Long before Britney started her Las Vegas residency at the Planet Hollywood Casino, visitors and residents got their nightly entertainment elsewhere – likely from a member of the Rat Pack but every so often, they would get a thrill watching the United States Air Force. Not the Air Force rock band Max Impact, they were there to see mushroom clouds.
Between 1951 and 1992, the United States military conducted more than 900 atomic explosion tests, setting off nuclear bombs at what we now call the Nevada National Security Site. Back then, the same area in nearby Nye County was known as the Nevada Test Site. Some 100 of those nuclear tests were atmospheric detonations, and from just 65 miles away, the blasts and the resulting mushroom clouds could easily be seen from Las Vegas.
So obviously, the nuclear detonations, the brilliant flash of the detonation, along with the seismic tremors were great Las Vegas entertainment. And while the best views were supposedly from the downtown Las Vegas hotels, that didn’t stop visitor and locals alike from driving to the best views of the blast along the desert horizon.
That’s not the sunrise in the background.
In the 1950s, the population of Las Vegas more than doubled in size, as tourists and visitors moved to take advantage of the casino gaming industry as well as the hospitality industry in the city. Some tourists flocked to Vegas just to see the magnificent nuclear explosions in the distance. The nuclear tests were always done in the early morning hours, and hotels and bars would create Atomic Parties, where guests drank until dawn, finishing the night with a blast.

→ **Records shown**

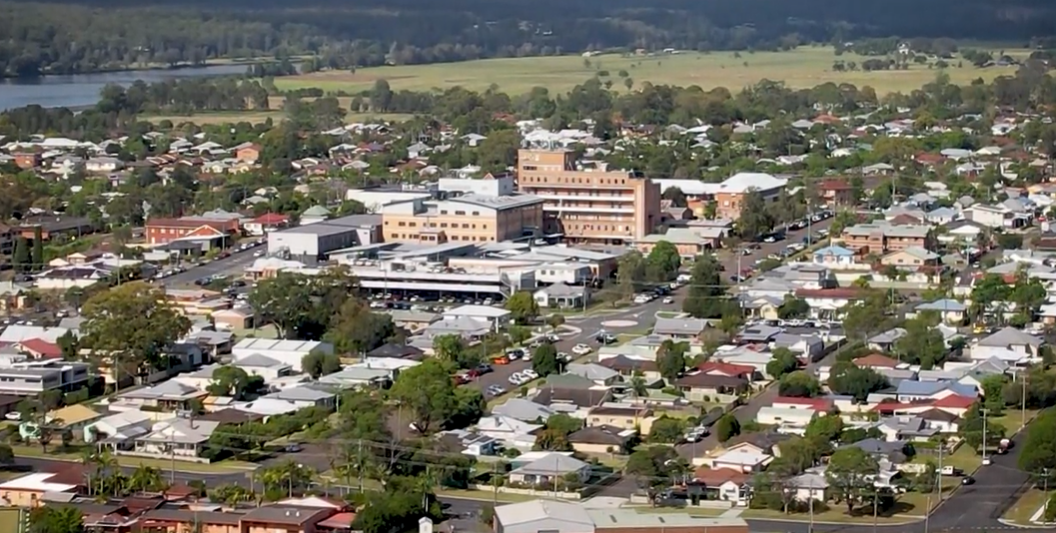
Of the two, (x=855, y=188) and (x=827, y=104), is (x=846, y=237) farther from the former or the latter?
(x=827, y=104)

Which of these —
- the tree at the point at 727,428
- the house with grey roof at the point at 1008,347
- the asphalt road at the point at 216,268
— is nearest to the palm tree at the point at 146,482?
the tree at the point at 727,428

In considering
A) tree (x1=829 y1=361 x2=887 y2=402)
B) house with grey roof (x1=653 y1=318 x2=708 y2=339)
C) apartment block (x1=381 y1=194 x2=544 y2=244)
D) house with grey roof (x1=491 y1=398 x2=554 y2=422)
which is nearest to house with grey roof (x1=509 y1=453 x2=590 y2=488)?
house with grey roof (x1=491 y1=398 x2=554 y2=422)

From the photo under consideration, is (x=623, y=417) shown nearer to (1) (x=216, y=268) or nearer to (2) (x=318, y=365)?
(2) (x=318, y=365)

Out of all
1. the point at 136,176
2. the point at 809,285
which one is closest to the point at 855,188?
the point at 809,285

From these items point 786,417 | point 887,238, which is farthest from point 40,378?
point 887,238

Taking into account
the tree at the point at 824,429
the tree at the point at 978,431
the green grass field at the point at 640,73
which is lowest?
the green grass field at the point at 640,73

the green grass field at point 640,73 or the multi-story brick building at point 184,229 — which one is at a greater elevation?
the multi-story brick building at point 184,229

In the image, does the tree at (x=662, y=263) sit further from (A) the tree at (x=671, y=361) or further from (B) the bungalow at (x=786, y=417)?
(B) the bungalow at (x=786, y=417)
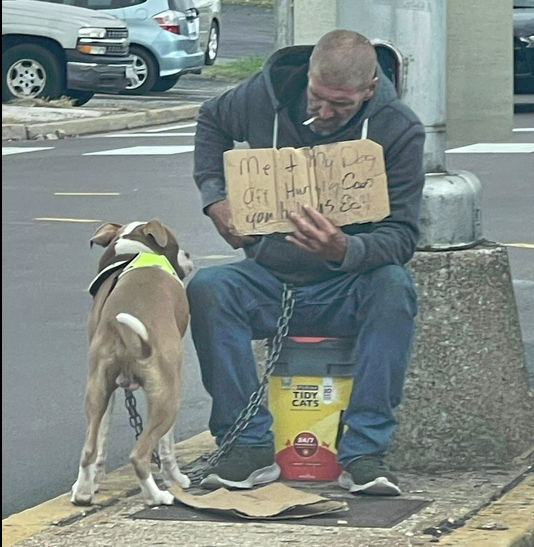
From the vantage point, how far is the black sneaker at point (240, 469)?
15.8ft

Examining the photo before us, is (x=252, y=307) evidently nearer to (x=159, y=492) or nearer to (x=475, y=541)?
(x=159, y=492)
...
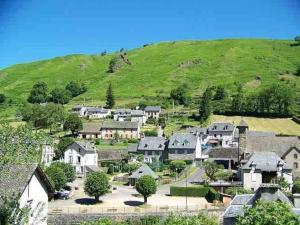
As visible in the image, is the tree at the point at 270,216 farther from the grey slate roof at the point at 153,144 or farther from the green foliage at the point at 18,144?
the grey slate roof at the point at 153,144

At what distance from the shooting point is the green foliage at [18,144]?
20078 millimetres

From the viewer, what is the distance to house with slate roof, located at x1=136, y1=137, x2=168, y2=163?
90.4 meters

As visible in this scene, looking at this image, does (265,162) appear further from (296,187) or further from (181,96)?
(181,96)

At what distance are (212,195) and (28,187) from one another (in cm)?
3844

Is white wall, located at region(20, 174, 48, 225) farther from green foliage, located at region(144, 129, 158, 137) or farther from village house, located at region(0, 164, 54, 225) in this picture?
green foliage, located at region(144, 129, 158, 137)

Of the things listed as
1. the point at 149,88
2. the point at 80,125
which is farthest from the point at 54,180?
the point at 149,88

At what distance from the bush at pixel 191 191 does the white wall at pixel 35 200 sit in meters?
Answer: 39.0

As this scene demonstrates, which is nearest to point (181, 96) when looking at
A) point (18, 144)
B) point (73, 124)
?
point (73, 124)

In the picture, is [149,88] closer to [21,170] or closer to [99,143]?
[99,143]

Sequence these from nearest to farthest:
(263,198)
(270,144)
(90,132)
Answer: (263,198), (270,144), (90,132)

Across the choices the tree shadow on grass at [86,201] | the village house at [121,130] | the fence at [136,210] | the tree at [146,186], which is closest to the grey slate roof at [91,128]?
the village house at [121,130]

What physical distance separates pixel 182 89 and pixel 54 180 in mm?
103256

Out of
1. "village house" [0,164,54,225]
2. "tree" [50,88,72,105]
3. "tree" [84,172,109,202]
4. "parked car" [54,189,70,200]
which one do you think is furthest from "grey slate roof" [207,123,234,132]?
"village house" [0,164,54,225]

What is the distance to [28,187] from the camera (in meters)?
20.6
* * *
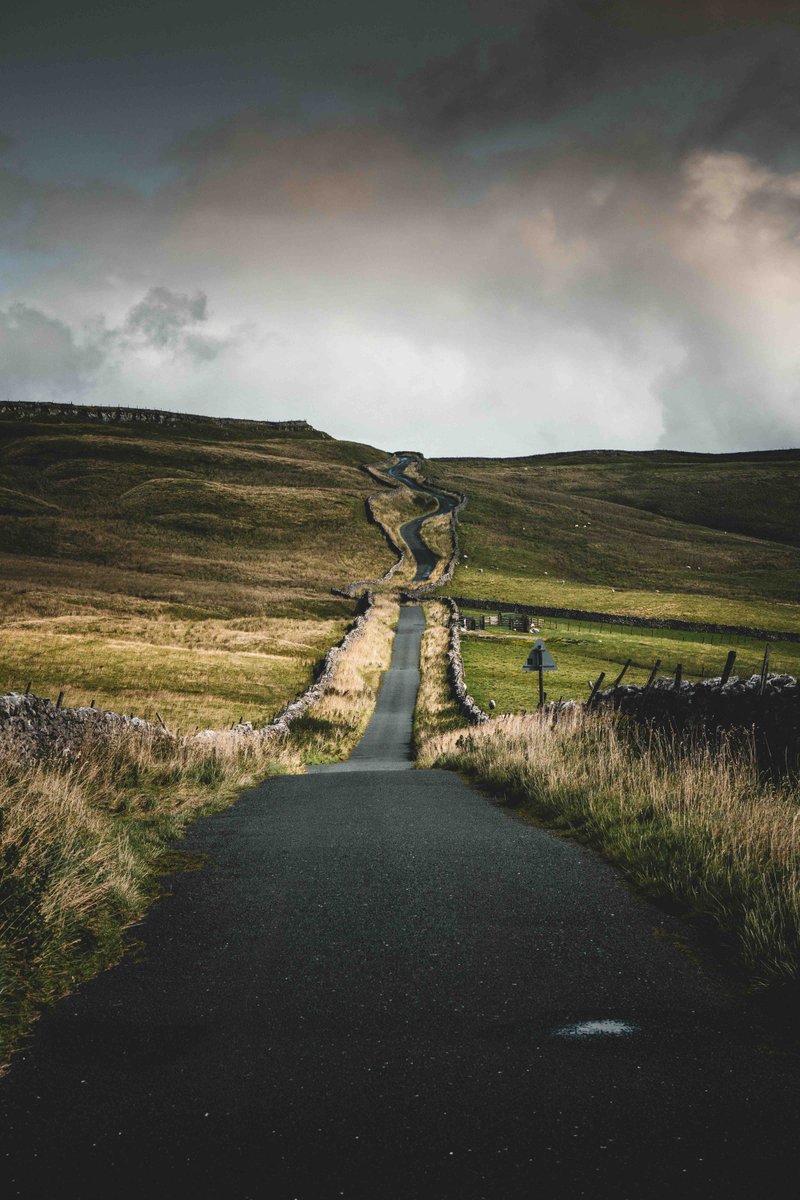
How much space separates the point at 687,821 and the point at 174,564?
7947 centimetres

→ **Actions to take**
#1 From the passage on atomic tests near Las Vegas, set down the part that opens with the words containing "Between 1951 and" and closes with "from Las Vegas.".
#2 According to the passage on atomic tests near Las Vegas, at what time of day were the nuclear tests always carried out?
The listing is not needed for any of the work here.

→ **Answers to the exercises**
#1
Between 1951 and 1992, the United States military conducted more than 900 atomic explosion tests, setting off nuclear bombs at what we now call the Nevada National Security Site. Back then, the same area in nearby Nye County was known as the Nevada Test Site. Some 100 of those nuclear tests were atmospheric detonations, and from just 65 miles away, the blasts and the resulting mushroom clouds could easily be seen from Las Vegas.

#2 In the early morning hours.